Mi hermana y yoA menudo, cuando estamos un poco bajos de ánimo nos cuentan historias inspiradoras; suelen ser de personas reconocidas, hay centenares de personajes relevantes con grandes historias de superación personal. La de hoy no es relevante para la historia de la humanidad, pero desde luego es relevante para mi vida.
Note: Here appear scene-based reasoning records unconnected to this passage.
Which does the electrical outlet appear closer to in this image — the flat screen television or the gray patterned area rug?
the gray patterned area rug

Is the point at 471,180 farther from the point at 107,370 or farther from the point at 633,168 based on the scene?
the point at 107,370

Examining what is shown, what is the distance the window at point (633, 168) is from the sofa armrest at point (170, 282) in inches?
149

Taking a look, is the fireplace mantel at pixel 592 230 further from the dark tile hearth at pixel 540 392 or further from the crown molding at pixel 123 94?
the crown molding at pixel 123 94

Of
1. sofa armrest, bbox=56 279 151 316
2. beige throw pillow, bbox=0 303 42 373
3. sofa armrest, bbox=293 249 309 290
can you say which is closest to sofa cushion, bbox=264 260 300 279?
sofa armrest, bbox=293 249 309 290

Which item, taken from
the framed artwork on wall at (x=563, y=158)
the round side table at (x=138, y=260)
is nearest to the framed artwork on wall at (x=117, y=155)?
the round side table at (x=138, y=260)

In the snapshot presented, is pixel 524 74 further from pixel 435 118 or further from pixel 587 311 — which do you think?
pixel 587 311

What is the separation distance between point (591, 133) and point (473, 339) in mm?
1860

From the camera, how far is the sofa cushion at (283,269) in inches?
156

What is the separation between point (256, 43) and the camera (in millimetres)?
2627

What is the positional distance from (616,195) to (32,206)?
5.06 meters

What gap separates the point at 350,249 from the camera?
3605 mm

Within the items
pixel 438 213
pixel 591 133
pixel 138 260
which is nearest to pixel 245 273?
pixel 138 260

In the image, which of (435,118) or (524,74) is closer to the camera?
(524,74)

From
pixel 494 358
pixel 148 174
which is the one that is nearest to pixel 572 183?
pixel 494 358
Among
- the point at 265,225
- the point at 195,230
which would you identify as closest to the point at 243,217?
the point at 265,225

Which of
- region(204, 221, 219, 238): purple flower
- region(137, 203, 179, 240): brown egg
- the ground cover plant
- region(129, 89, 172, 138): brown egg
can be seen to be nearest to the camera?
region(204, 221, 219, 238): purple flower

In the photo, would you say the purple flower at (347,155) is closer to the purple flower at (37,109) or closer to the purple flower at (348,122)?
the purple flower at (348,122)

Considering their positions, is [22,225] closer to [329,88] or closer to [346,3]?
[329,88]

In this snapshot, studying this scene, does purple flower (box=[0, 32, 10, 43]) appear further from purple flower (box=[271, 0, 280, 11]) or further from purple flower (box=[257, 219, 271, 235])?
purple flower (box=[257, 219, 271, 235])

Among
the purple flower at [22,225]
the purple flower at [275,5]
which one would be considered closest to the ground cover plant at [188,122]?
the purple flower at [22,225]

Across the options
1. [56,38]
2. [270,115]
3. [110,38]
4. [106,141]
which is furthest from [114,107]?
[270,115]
Silvia es una persona con carácter fuerte y grandes convicciones, siempre me ha protegido, ¡y consentido! desde niño. Nuestra infancia no tuvo muchas cosas materiales, pero desde luego no la cambio, me quedo con el crecer juntos y vivir tantos momentos felices.

A medida que crecimos siempre ha sido un referente, sobre todo por su valentía. Un día decidió seguir a su corazón… lo tenía en Buenos Aires, su familia, su casa, sus amigos, su trabajo… Lo dejó todo por el Flamenco y se vino a España, en gran medida mi decisión de venir ha sido gracias a ella, y no hubiera sido posible sin ella.

Es difícil equivocarse cuando sigues a tu corazón, cuando haces lo que quieres, y aunque por momentos no estuvimos tan cerca como nos hubiese gustado, yo he visto parte del proceso, la vi sobre un escenario disfrutando de su Flamenco. Hoy tiene una tienda y un taller de ropa de diseño flamenca, que comenzó cortando tela en el suelo del salón de su piso de 30 m2.

Hace unos cuantos meses tomaron otra gran decisión junto a su pareja, y en apenas días será madre de un niño que se llamará Mateo, ha sido otra decisión importante, tomada con el corazón. No puede fallar.

A menudo buscamos ejemplos en grandes personajes; Silvia es mi hermana, por la que tengo una mezcla de sentimientos, amor y admiración entre otros. ¡Gracias por ser una fuente de inspiración permanente!